Egypt: If the state is concerned about its image during the UPR, it should focus on preventing human rights violations rather than preventing violations from being exposed

In Egypt /Road Map Program, Statements and Position Papers by CIHRS

CIHRS Egypt director Mohamed Zaree files request to public prosecutor to attend UPR

Mohamed Zaree, director of the Egypt Program at the Cairo Institute for Human Rights Studies (CIHRS) and banned from travel by the Egyptian government since 2016, filed a request  on November 7th with the public prosecutor and the Cairo Appeals Court to travel, for one time, to Geneva to participate in the UN Universal Periodic Review (UPR) of Egypt’s human rights record this month. Zaree has yet to receive a response to his request.

“The UPR is an important instrument for improving the human rights situation in the country…. The state must permit independent rights defenders critical of Egypt’s human rights record to travel,” Zaree said. “That is, if the state wants to constructively engage with the UPR, rather than attending the session and going back to violating human rights as if nothing happened.”

Regrettably, Egypt under the helm of President Abdel Fattah al-Sisi has no record of engaging constructively in any international human rights mechanism. Quite the opposite, over the last five years the Egypt has engaged in intimidation and reprisals against independent human rights defenders who cooperate with UN instruments. Most recently, rights defender Mohamed al-Baqer was detained for submitting a report to the UPR on Egypt’s violations of the rights of Nubians.
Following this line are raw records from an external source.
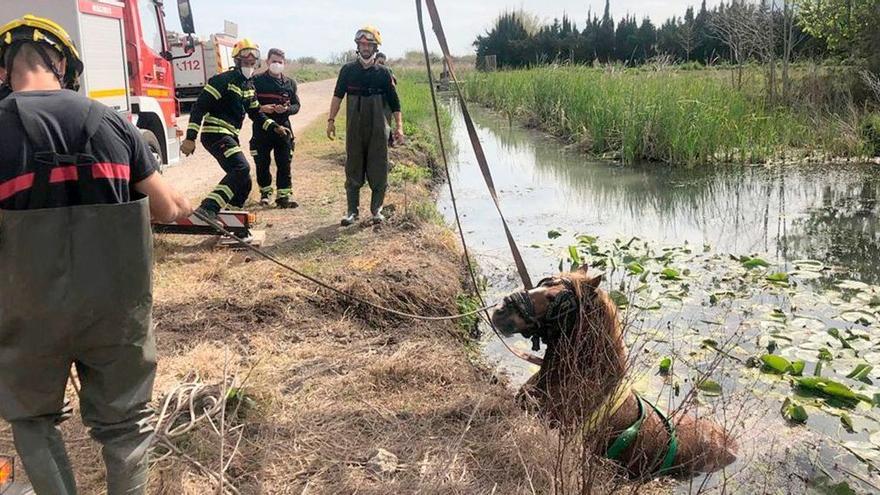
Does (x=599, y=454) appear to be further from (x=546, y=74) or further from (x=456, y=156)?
(x=546, y=74)

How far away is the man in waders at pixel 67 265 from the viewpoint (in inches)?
78.4

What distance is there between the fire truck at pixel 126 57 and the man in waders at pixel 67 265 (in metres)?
4.75

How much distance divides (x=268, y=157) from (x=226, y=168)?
57.6 inches

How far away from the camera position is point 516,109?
21062 millimetres

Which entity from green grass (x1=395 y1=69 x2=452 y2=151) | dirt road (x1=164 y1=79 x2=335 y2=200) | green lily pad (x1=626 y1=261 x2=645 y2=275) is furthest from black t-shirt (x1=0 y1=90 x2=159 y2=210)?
green grass (x1=395 y1=69 x2=452 y2=151)

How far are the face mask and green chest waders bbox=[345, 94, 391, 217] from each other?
118cm

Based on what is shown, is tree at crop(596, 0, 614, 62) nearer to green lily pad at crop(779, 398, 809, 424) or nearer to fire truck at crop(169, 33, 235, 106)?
fire truck at crop(169, 33, 235, 106)

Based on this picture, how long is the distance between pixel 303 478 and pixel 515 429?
3.11 ft

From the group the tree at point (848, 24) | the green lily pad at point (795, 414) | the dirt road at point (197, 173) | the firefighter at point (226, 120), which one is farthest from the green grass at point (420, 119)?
the green lily pad at point (795, 414)

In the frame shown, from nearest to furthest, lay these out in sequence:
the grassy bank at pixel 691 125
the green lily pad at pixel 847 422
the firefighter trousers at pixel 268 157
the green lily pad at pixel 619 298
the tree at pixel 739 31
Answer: the green lily pad at pixel 847 422 → the green lily pad at pixel 619 298 → the firefighter trousers at pixel 268 157 → the grassy bank at pixel 691 125 → the tree at pixel 739 31

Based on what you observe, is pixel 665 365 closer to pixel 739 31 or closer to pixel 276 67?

Mohamed Zaree himself has faced reprisals from the Egyptian state for cooperating the UPR. A year after being banned from travel in May 2016 by Hisham Abdel Meguid, the judge in case no. 173 of 2011 (known as the Foreign Funding Case), Zaree was summoned for questioning on charges of receiving funds from foreign bodies with the purpose of spreading false news in order to threaten state security.   The CIHRS report submitted for Egypt’s second UPR in 2014, to which Zaree contributed, was among the items cited by the judge as “evidence” of the charges. He was released on LE30,000 bail. Most recently, Zaree’s personal assets were frozen by the tax authority a few months ago.  Although he filed an appeal of the measure, no hearing has yet been scheduled to consider it.
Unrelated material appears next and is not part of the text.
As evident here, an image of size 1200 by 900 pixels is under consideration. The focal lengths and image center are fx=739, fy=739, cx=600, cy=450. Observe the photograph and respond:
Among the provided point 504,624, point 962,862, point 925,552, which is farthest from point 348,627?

In July 2019, Mohamed Zaree and other human rights defenders filed a challenge to the travel ban orders before the South Cairo Criminal Court, 15th circuit of the same court that acquitted 43 staff members of American and German organizations in the first part of case no. 173 of 2011 on foreign funding. Although the same circuit quickly issued a judgment in the first part of the case (dealing with foreign or international organizations) and acquitted the defendants after two hearings in over just three months, it has yet to take meaningful action in the second part of the case (dealing with Egyptian organizations), with the court repeatedly adjourning the appeal of the travel bans against Egyptian rights defenders for lengthy periods between every hearing. For foreigners such cases are quickly adjudicated, but for Egyptians citizens the process is protracted interminably, with no end in sight.  The next hearing is scheduled for 17 November.

The travel bans and asset freezes are part of a wider, unprecedented offensive against independent human rights groups by the Egyptian state under President Abdel Fattah al-Sisi. Some organizations have shut down, either by state decree or because of asset freezes. This crackdown, however, “will not silence” human rights defenders, Zaree said:

“No matter what the state does to impede the work of defenders—even if it shuts down all human rights organizations in the country—its human rights abuses speak for themselves and cannot be hidden. If the state is concerned about its international image, it should respect human rights rather than repressing those who expose abuses.”